Berlin war keine Konkurrenz
Die Manggasse, wo er als Kind oft und gerne mit seinen Freunden spielte, gibt es immer noch. Baumann besuchte die Grundschule West und das Matthias-Grünewald-Gymnasium, bevor er auf die private Friseurfachschule nach Duisburg wechselte. Aber selbst von dort aus fuhr er fast an jedem Wochenende nach Hause, um sich mit seinen Freunden zu treffen. Warum er nicht einmal länger im Ruhrgebiet bleiben wollte, fragen wir ihn. „Irgendwie hat es mich immer wieder nach Hause gezogen“, antwortet er. Auch die Berufsjahre im aufregenden Berlin und im charmanten Würzburg konnten seiner Liebe zu Tauberbischofsheim nichts anhaben.
Übrigens ist er auch nicht – wie viele andere hier – in Würzburg geboren, sondern kam im damaligen Krankenhaus an der Tauberbischofsheimer Schmiederstraße auf die Welt. Getauft wurde Volker Baumann in der Stadtkirche St. Martin, wo er auch seine Erste Heilige Kommunion feierte. Er war eigentlich immer da. Der treue, durchaus auch kritische FN-Leser erinnert sich noch gut daran, wie es früher am Brenner aussah – als es oberhalb der Schillerstraße nämlich „nur“ Wälder und Wiesen gab. Und er weiß noch, wie die imposante Autobahnbrücke über das Taubertal gespannt wurde.
Wir laufen weiter in Richtung Hexenturm, zu dem kleinen ruhigen Fleckchen Erde am Mühlkanal. Hier „ballen“ sich seine Lieblingsplätze. Die von einst, die für ihn auch heute noch zu den Sahnestückchen von Tauberbischofsheim gehören: der Schlossplatz, der Krötenbrunnen – hier war er als Teenager oft mit seiner Clique und den Mopeds anzutreffen, auf die sie alle stolz waren wie Bolle. Natürlich gehörte auch das frühere Schlosscafé zum „Hotspot“ der fünf Freunde. Und so verwundert es auch nicht, dass Baumann in seinem „Bischeme“ sesshaft wurde. Als Friseurmeister wagte er hier den Schritt in die Selbstständigkeit. Doch es war ihm stets wichtig, nicht nur hier zu leben, sondern auch etwas für die Stadt zu tun.
Im Stadion groß geworden
Nächste Station ist das Stadion. „Hier bin ich quasi groß geworden“, sagt er und schaut über das weitläufige Gelände.

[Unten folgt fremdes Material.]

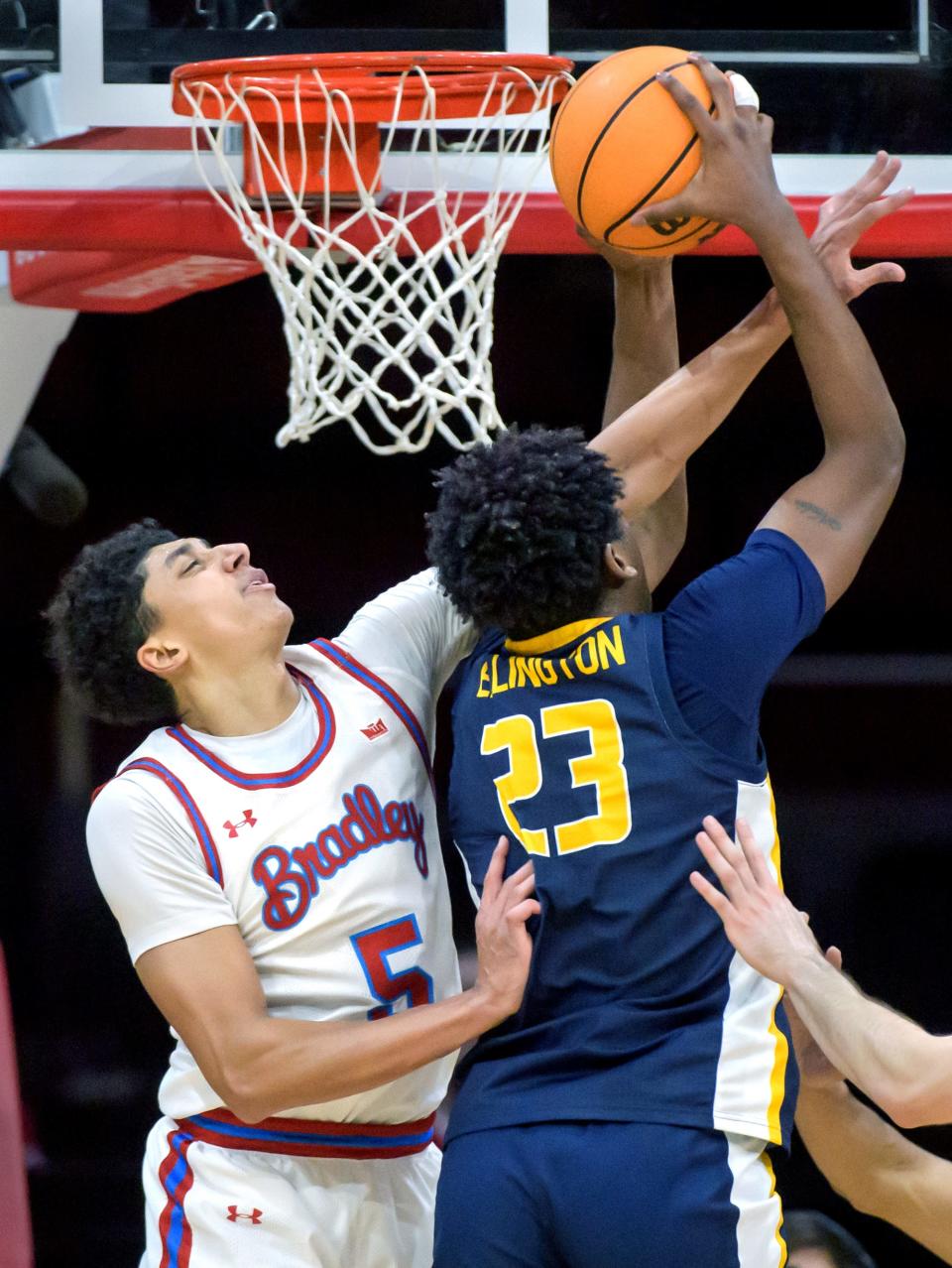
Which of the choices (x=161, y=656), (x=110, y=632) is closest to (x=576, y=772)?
(x=161, y=656)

Hier kickte er selbst, verfolgte die Spiele des TSV Tauberbischofsheim und – im Sportheim – auch nervenzerreißende Finals der deutschen Nationalmannschaft. Heute ist er Vorsitzender des „Freundeskreises Bischemer Fußball“. Zudem führte er über zehn Jahre lang die „Bischemer Kröten“ an, wobei er einst zur Fastnacht kam „wie die Jungfrau zum Kind“, wie er lachend hinzufügt.

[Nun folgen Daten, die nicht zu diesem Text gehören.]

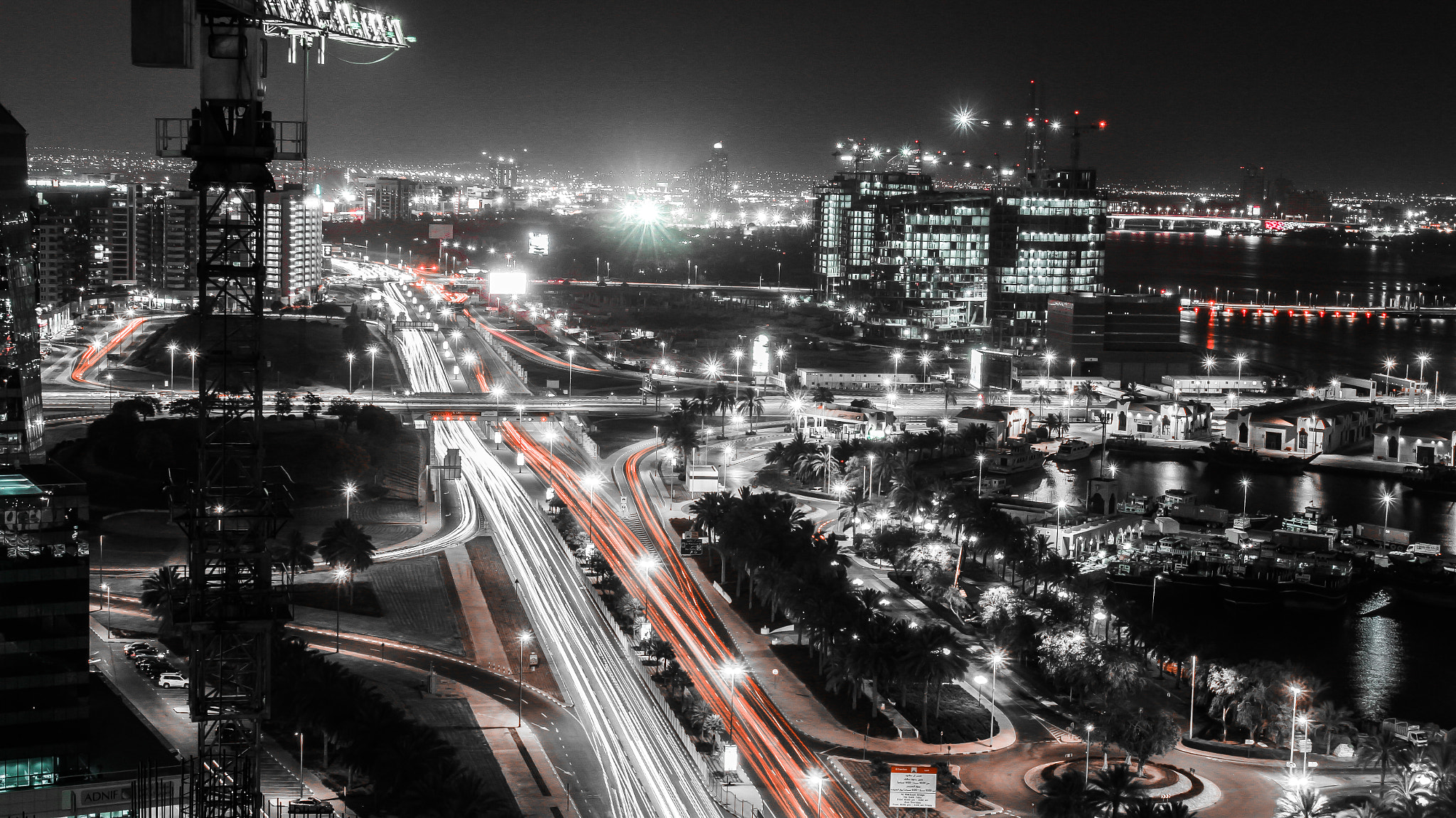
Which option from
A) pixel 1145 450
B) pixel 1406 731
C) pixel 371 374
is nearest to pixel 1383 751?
pixel 1406 731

Seit zehn Jahren ist Volker Baumann auch Vorsitzender des Vereins zur Förderung des Altstadtfests. Dieses Fest – stets am ersten Juli-Wochenende – bildet eine feste und besondere Größe in seinem Leben. Es liegt ihm sehr am Herzen, weshalb er sich in diesem Verein gerne auch weiter einbringen möchte: „Ich will dabei sein und dabei bleiben.“
Nach Corona, ist er sicher, wird das Altstadtfest „anders“ sein: „Aber wie anders? Wie geht es weiter? Wie könnte eine andere Konzeption aussehen?“, sinniert er nachdenklich. Es macht ihn nach wie vor stolz, dass das Fest der Feste von den Vereinen organisiert und veranstaltet wird, auch wenn man es inzwischen im Verbund mit professionellen Gastronomen stemme. Wie sieht er denn ganz allgemein die Zukunft „seiner“ Stadt? Volker Baumann lehnt sich an das Fußballtor und schaut über den knackig grünen Rasen. „Tauberbischofsheim hat auf jeden Fall noch Potenzial“, sagt er dann. Der Mann mit der Kappe als Markenzeichen wünscht sich, dass die Bürger noch mehr einbezogen werden, dass sie motiviert werden, an einer positiven Weiterentwicklung der Stadt mitzuwirken und „Ideen nicht einfach erst einmal in einer Schublade verschwinden.“
Natürlich kommen wir auch auf die berühmten Töchter und Söhne der Stadt zu sprechen. Er erinnert sich noch gut daran, als 1976 der Autokorso mit den Tauberbischofsheimer Olympiasiegern im Fechten quasi „fast direkt“ durch das Haus seiner Großeltern fuhr, so nah hat er sie alle gesehen. Emil Beck sei zudem ein Kollege seines Großvaters gewesen. Und er findet es gut, dass Menschen wie Generalbundesanwalt Dr. Peter Frank und IOC-Präsident Dr. Thomas Bach solch eine Karriere hingelegt haben. Baumann: „Egal wie man zu ihm steht – Thomas Bach, der in Tauberbischofsheim aufgewachsen ist, hat es geschafft, der wichtigste Sportfunktionär der Welt zu werden.“
Zum Schluss fahren wir noch zu einem seiner ganz besonderen Lieblingsplätze. Im Tannenwald, hoch über Tauberbischofsheim, steht die „Volker-Kanzel“, die ein weiterer Freund, Hubert Hartnagel, als Dankeschön errichtet hat.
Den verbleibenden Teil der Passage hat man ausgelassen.